# Window regulator replacement procedure



## bruceseven82 (Nov 16, 2006)

I h ave an 03 Max SE and the front drivers side window is stuck in the down position. Took the door panel off and found that the motor is burned out. I was able to un-screw the regulator track and the motor, but they still don't come out. Do I need to un-screw the glass holder clamp or something. If so, how do I get to that ? Then afterward, should I remove the glass before attempting to replace the regulator unit or can the glass stay in the door while I do the replacement ? Any help here would be much appreciated.


----------



## bruceseven82 (Nov 16, 2006)

I'm happy to report that I completed the motor/regulator replacement in about 2 hours. The answer to my problem was just as I thought - you have to un-screw the regulator flange (the piece that travels up and down the regulator channel) from the bottom of the window.

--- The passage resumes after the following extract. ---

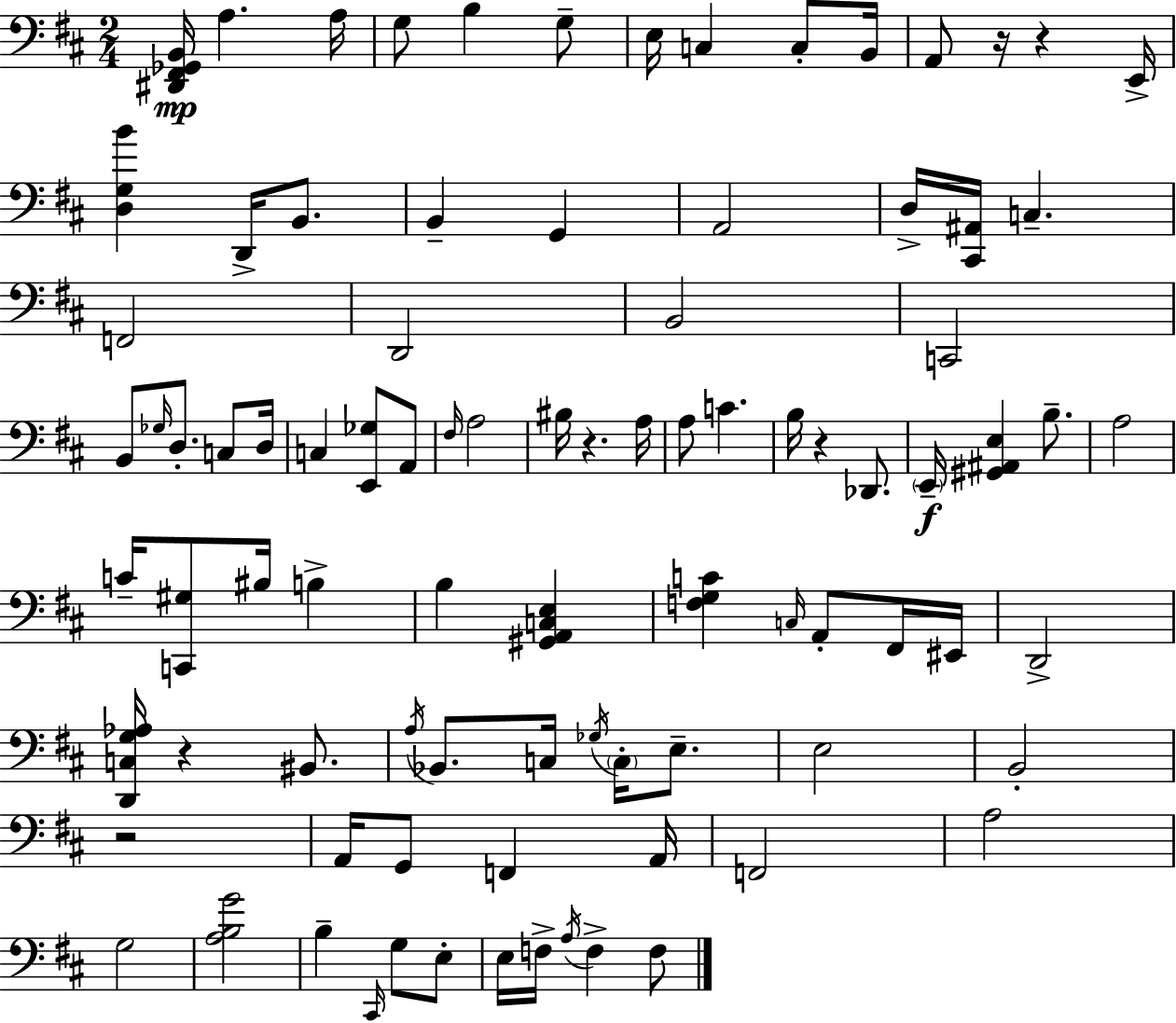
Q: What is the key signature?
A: D major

Afterward, the glass just slides up (out of the way) and you can un-bolt the motor and the regulator and remove it through the access openning on the door. The most time consuming part was cutting the cables (top with a hack saw and bottom using a bolt cutter) because the motor was siezed and would not move (to allow the window to move to the position where theres access holes to un-bolt the flange from the glass). BTW - the dealer wanted about $400 for the motor and regulator (combo) whereas I was able to get it from an after market auto parts supplier for about $80 (brand new) with free shipping (took one week via UPS). Along with $200 in labor savings, I figure I saved a total of over $500 for 2 hours of hands on experience. This is one car project that I'll definately not hesitate to do if I ever need it again.


----------